John Wick is a similar situation, although sometimes with him there is destruction for destruction’s sake…which can be fun sometimes. The sap here is a little over-the-top, but massacring the people who killed the dog your decreased wife sent you is pretty, base? Dope? (Is that what the kids say these days?). The violence is also a little over-the-top (I mean, it’s John Wick), but the animating force here is his devotion to his wife, not vengeance or just shooting people to be cool like it is for a lot of other movies.
The Godfather

The scene I’m thinking of in particular here was when Michael Corleone arrives at Las Vegas and his brother Moe offers him a bevy of women to enjoy before their meeting, and he very coolly shrugs them off so they can get down to business. I’m not a James Bond fan, but it seems like for some of the more recent iterations the writers tried to go in this direction, where Bond is simply above using sex to fulfill his own carnal desires when there are bigger issues at play. I don’t know if the Bond franchise kept going in that direction, but it’s the same vibe as Michael Corleone.
The Northman

Okay, this one is going to get me in trouble, but let me explain.
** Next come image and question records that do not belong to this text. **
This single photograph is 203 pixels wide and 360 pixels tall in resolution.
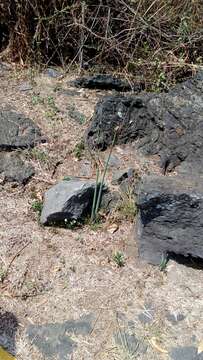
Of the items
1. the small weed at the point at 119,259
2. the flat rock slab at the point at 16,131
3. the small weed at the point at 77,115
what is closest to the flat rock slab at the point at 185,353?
the small weed at the point at 119,259

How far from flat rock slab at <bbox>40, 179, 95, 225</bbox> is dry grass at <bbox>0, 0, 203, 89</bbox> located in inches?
58.8

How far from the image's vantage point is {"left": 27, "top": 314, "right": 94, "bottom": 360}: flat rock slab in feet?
8.90

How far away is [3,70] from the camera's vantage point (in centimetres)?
471

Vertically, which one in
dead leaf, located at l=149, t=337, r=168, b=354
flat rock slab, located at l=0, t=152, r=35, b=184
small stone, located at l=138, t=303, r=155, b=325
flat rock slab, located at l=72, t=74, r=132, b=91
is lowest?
small stone, located at l=138, t=303, r=155, b=325

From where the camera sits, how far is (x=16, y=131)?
13.2 ft

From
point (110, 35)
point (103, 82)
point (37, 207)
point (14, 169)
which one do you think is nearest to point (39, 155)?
point (14, 169)

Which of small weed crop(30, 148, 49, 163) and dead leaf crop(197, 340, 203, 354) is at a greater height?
small weed crop(30, 148, 49, 163)

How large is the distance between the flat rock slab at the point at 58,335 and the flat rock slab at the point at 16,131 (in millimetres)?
1493

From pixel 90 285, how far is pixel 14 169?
3.56 ft

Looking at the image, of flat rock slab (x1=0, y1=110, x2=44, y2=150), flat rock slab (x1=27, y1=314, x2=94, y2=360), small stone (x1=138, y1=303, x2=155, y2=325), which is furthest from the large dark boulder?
flat rock slab (x1=27, y1=314, x2=94, y2=360)

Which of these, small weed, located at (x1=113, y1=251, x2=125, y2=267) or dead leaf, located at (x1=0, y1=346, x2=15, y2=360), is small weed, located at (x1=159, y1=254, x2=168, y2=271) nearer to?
small weed, located at (x1=113, y1=251, x2=125, y2=267)

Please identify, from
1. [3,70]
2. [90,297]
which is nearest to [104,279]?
[90,297]

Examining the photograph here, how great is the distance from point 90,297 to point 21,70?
2.41 meters

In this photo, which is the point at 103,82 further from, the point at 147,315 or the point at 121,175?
the point at 147,315
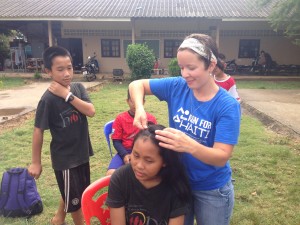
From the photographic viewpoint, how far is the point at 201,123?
1.51 metres

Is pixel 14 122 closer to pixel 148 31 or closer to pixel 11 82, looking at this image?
pixel 11 82

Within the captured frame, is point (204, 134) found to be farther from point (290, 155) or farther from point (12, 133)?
point (12, 133)

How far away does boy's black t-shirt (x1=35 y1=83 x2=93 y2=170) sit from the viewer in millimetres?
2359

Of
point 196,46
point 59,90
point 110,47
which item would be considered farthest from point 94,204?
point 110,47

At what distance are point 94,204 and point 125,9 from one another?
1584cm

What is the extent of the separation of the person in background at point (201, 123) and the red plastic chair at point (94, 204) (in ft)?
1.70

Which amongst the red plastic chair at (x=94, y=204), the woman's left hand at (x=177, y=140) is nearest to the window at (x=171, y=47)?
the red plastic chair at (x=94, y=204)

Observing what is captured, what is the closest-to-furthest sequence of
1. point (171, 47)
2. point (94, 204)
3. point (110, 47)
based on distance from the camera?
point (94, 204) → point (171, 47) → point (110, 47)

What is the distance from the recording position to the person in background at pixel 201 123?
136 cm

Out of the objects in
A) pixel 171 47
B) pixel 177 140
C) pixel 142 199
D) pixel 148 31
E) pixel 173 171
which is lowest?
pixel 142 199

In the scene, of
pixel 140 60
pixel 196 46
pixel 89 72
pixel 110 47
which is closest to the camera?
pixel 196 46

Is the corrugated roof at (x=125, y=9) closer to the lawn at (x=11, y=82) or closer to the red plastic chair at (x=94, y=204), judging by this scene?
the lawn at (x=11, y=82)

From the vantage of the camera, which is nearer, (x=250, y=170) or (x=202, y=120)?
(x=202, y=120)

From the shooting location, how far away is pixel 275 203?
11.0 feet
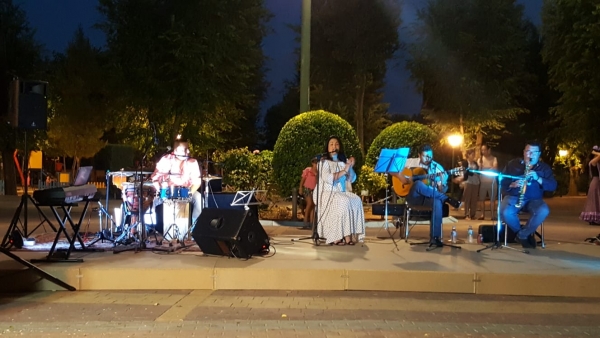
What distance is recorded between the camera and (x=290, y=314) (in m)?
6.17

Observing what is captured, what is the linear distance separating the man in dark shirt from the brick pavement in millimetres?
2084

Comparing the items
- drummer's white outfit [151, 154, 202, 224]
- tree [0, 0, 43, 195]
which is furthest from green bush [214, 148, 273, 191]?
tree [0, 0, 43, 195]

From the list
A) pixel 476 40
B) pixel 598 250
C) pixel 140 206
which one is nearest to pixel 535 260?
pixel 598 250

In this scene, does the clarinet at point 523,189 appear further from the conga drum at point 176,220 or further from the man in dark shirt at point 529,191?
the conga drum at point 176,220

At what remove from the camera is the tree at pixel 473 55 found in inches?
977

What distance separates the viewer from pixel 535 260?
8.16 m

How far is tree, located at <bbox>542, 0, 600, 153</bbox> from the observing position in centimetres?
2110

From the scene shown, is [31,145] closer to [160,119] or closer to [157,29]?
[160,119]

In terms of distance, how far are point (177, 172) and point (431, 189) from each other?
4.14 metres

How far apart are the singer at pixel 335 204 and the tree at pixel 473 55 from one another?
1720cm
The Northman is clearly an anti-hero with all sorts of toxic masculinist traits that I do not want for my sons, but he also isn’t a one-dimensional evil character. Let’s say the film doesn’t take late-stage, post-Christian morality as its taken-for-granted background framework, and in including him on this list I’m not endorsing most of what he does in the movie, but if we could figure out how to capture the sense of kinship; family obligations to spouse, ancestors, and descendents; willingness to fight and die for family, and “turning the hearts of the fathers to the children and the children to the fathers,” without burning Ukrainian villages and enslaving people that would be great. (Of course, it would have been better had he stayed and helped raise the kids instead of pursuing a blood vendetta).
Pulp Fiction

I’m also not going to win any father-of-the-year awards for watching Pulp Fiction with my kids, although Vidangel helps. The scene I’m thinking of here is when Samuel L. Jackson’s hitman character exclaims (right before shooting somebody of course) “Mr. Wallace doesn’t want to [edit, edit] anybody but Mrs. Wallace!” And yes, I know a comical aside by a gangster shouldn’t be read into too seriously like it has some profound meaning, but still, the fact that Marcell Wallace’s spousal relationship with the Uma Thurman character is sort of taken for granted throughout the movie is meaningful when the operating assumption with gangster types, like in The Godfather, is that they have all these side options, so the idea of a traditionally monogamous marriage doesn’t quite fit.
300

Leonidas throws the Persian emissaries into a pit for, among other things, insulting his queen, and looks to her for permission before doing so. He relies on her heavily for advice on how to handle the impending invasion. Here the hyper-masculinity goes hand-in-hand with a matriarch-as-equal-partner rather than an aggressive man simply dominating his wife. The hyper-masculinity is an extension of respect for their wife’s authority, and not something to dominate her with. [CW: There is a little bit of homonegativity, but since he talks about “boy lovers” I’m going to interpret that as pederasty and not homosexuality per se. Plus the actual Spartans were very bisexual, and didn’t see non-receptive homosexual sex as being sissy in any way.]